The actinic or radiation-sensitive resin composition according to claim 1 or 2, wherein the repeating unit having an acid-decomposable group has an Ether sensitivity of 5.20 or more. Any one of claims 1 to 3 , wherein the resin (B) is a resin having a repeating unit represented by the following general formula (A) or (B) as the repeating unit having the acid-degradable group. The sensitive light-sensitive or radiation-sensitive resin composition according to.

In the above general formula (A), R ^4A , R ^5A and R ^6A each independently represent a monovalent organic group. W _A represents a -CO- or a divalent aromatic ring group. R ^7A represents a hydrogen atom, a methyl group or a trifluoromethyl group. R ^5A and R ^6A may be combined with each other to form a ring.
In the above general formula (B), R ^4B , R ^5B and R ^6B each independently represent a hydrogen atom or a monovalent organic group. R ^5B and R ^6B may be combined with each other to form a ring. W _B represents a -CO- or a divalent aromatic ring group. R ^7B represents a hydrogen atom, a methyl group or a trifluoromethyl group. The sensitive light-sensitive or radiation-sensitive resin composition according to any one of claims 1 to 4 , which does not contain a photoacid generator that generates an acid of less than pKa-1.40 when irradiated with active light or radiation. .. A sensitive light-sensitive or radiation-sensitive film formed by the sensitive light-sensitive or radiation-sensitive resin composition according to any one of claims 1 to 5. A step of forming an actinic cheilitis or radiation-sensitive film by the actinic cheilitis or radiation-sensitive resin composition according to any one of claims 1 to 5.
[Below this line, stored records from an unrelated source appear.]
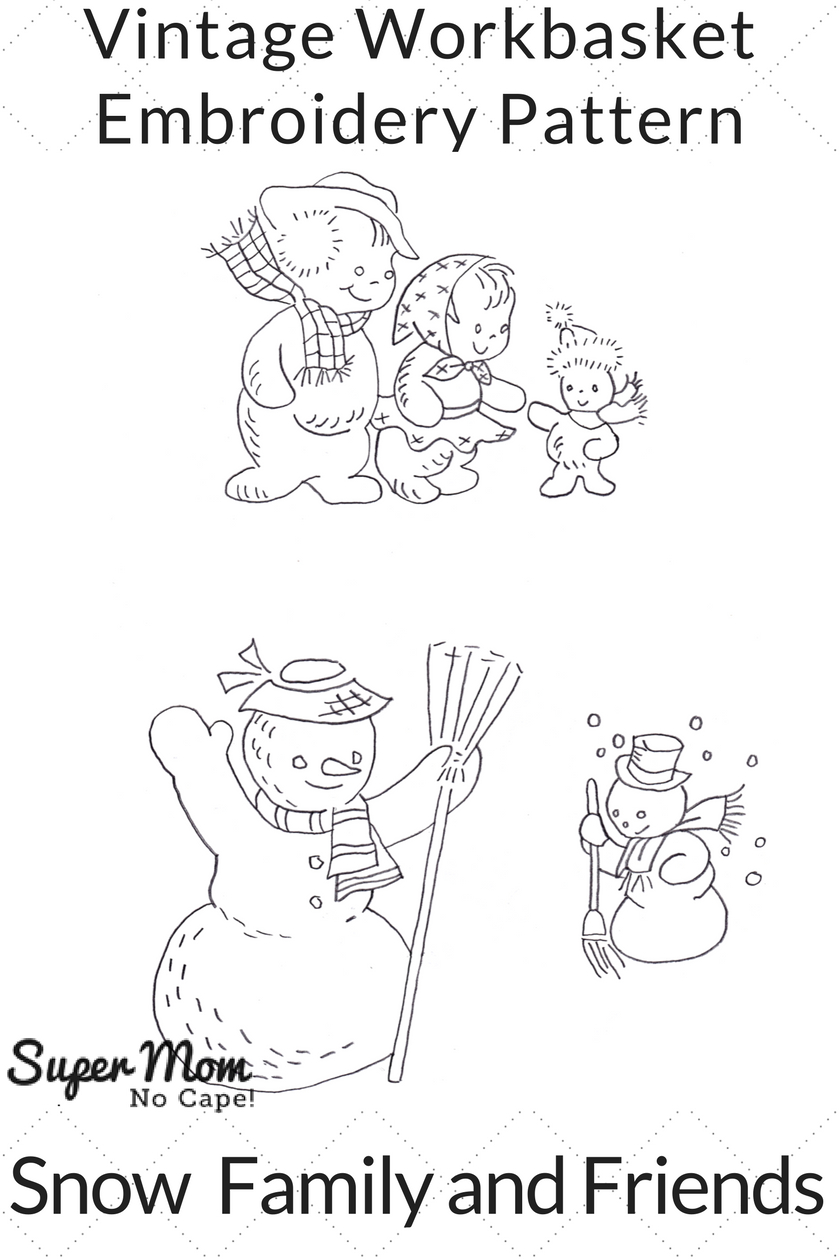 Vintage Hand Embroidery Patterns Snow Family And Snowmen Friends Embroidery Patterns Super Mom No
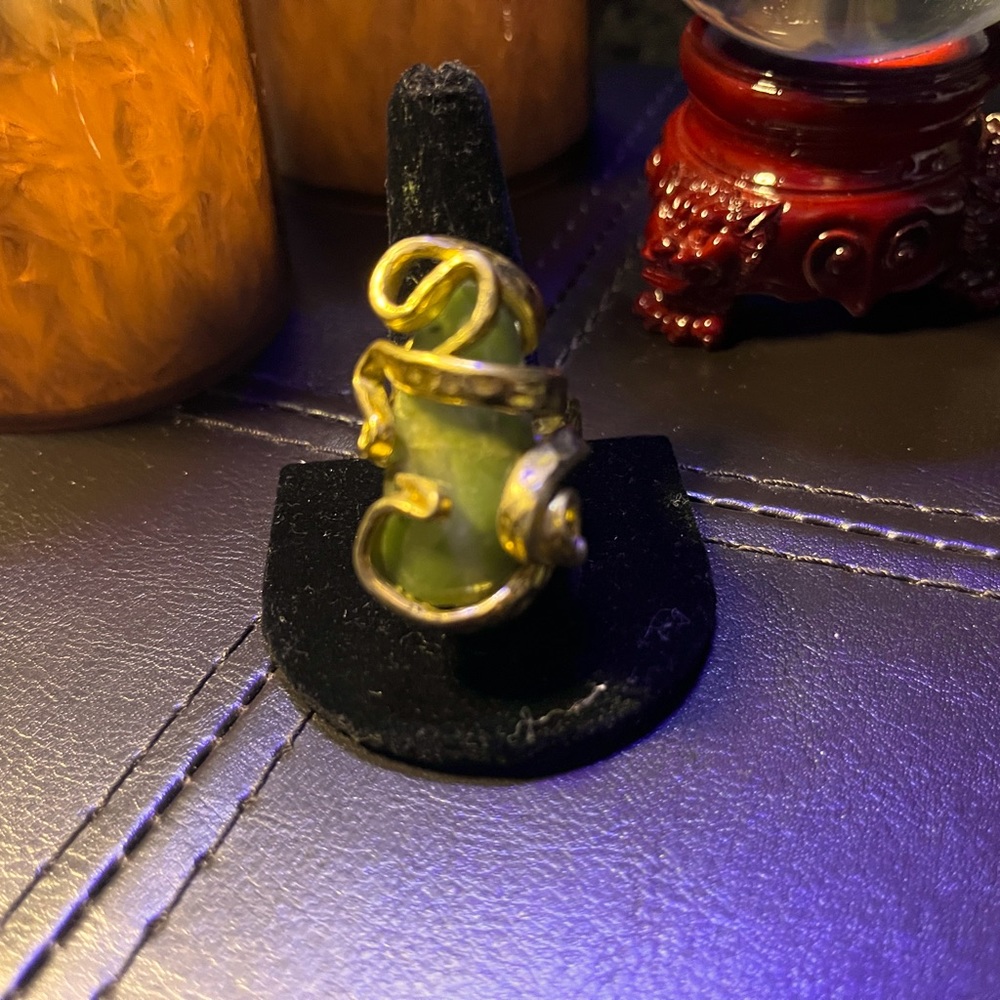 Handmade snake ring gold plated silver polished jade stone unisex size 10 1/2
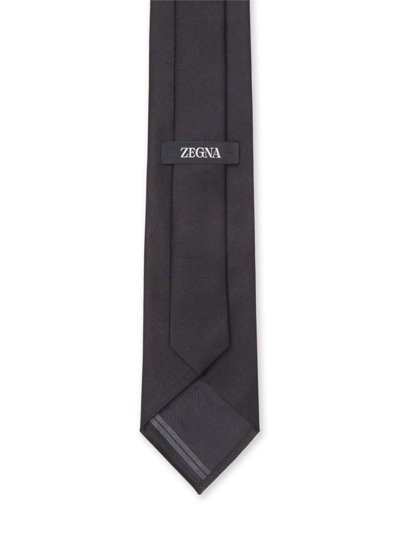 Zegna Cerimonia Silk Tie In Black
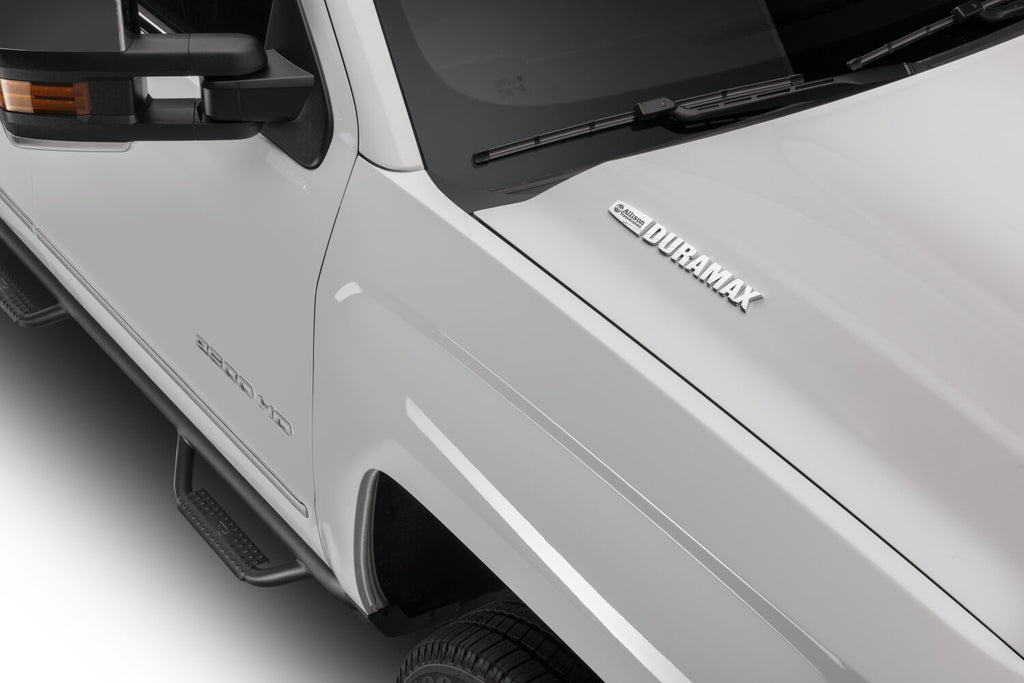 Nerf Step Bar Wheel-to-Wheel with Bed Access (3 Steps per Side) 3 Inch Main Tube Diameter 2007-2013 Chevy Silverado/GMC Sierra 5' 9 Inch Bed Crew Cab Textured Black N Fab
The step of irradiating the sensitive light-sensitive or radiation-sensitive film with active light or radiation, and
A pattern forming method comprising a step of developing a sensitive light or radiation sensitive film irradiated with active light or radiation. A method for manufacturing an electronic device, including the pattern forming method according to claim 7.